The Sabbath did not begin at Sinai, but at creation—when God himself rested and blessed time. For this reason, the Fourth Commandment cannot be dismissed as merely ceremonial. The Moral Law of God is forever binding, even before it is explicitly codified. Adam did not need a written prohibition against murder in the garden to know that taking innocent life would be sin.4 The law revealed at Sinai did not create moral obligations, but declared openly what was already binding upon man by virtue of creation.5

While this principle is readily granted for most of the commandments, the Fourth Commandment has long been treated as an exception, as though it were uniquely temporary or ceremonial. Yet Scripture resists this conclusion. Before Israel ever arrived at Sinai, Pharaoh accuses Moses of making the people “rest” when Moses calls them to worship the LORD.6 The language employed is closely related to the idea of Sabbath rest, suggesting that Moses was calling Israel back to a creational pattern long suppressed by the burdens of slavery.7 This explains why Sabbath observance must be reintroduced: the yoke of Egypt left no room for rest. This pattern becomes unmistakable in Exodus 16, where Israel is commanded to cease from gathering manna on the seventh day—well before the law is given at Sinai.8 Later, the author of Hebrews explicitly grounds the continuing hope of God’s people in God’s rest on the Sabbath.9 The author does not use the general word for rest in the phrase “There remains therefore a rest for the people of God”10 but a word for honoring the Sabbath. God’s rest transcends the Mosaic Covenant11 and thus is a moral principle for the believer today.

In the country I live—America—blue laws once shaped social patterns around rest, worship, and family time. Our government knew it was a good thing to uphold God’s Moral Law in this regard.
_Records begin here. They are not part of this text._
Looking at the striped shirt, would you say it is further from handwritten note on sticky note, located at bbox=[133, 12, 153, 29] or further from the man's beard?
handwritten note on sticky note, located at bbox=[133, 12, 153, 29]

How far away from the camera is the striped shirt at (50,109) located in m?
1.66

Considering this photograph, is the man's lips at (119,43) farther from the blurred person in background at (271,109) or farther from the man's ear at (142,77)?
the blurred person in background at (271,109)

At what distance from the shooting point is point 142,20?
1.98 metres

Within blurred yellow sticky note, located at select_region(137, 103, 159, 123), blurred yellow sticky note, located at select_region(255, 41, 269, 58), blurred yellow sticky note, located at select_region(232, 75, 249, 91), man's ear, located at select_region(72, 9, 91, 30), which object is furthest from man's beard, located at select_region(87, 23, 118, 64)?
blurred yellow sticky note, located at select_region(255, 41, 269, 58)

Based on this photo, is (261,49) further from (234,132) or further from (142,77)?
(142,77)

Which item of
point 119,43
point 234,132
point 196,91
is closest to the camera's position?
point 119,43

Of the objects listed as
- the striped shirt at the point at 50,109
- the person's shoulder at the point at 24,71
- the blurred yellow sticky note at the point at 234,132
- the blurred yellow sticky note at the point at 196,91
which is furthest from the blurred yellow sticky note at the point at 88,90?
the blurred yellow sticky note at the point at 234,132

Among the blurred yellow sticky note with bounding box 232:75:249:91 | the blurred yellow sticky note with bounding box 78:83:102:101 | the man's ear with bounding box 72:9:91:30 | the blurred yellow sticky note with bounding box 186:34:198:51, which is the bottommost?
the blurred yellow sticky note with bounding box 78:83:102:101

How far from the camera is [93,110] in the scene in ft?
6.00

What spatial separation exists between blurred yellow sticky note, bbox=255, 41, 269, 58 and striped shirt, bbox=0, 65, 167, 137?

In fact, blue laws repeal caused a 5% decrease in church attendance.12 Once these laws were no longer there to help structurally reinforce a shared day for worship; society began to replace worship with commerce, consumption, and leisure. As people turned away from church, denying the pattern of work and rest led to a rise of mortality in “deaths of despair” during the time these laws were repealed.13 Blue laws indirectly supported public engagement by maintaining a weekly rhythm ties to a communal life— without them, voter participation fell14 in states as blue laws were removed from the books. As the Moral Law was not enforced by the government, illegal drug use also increased—particularly by those who no longer attended church after the repeal of these laws.15 Laws were no longer there to restrain evil, so why is it any surprise that things degraded without God’s boundaries?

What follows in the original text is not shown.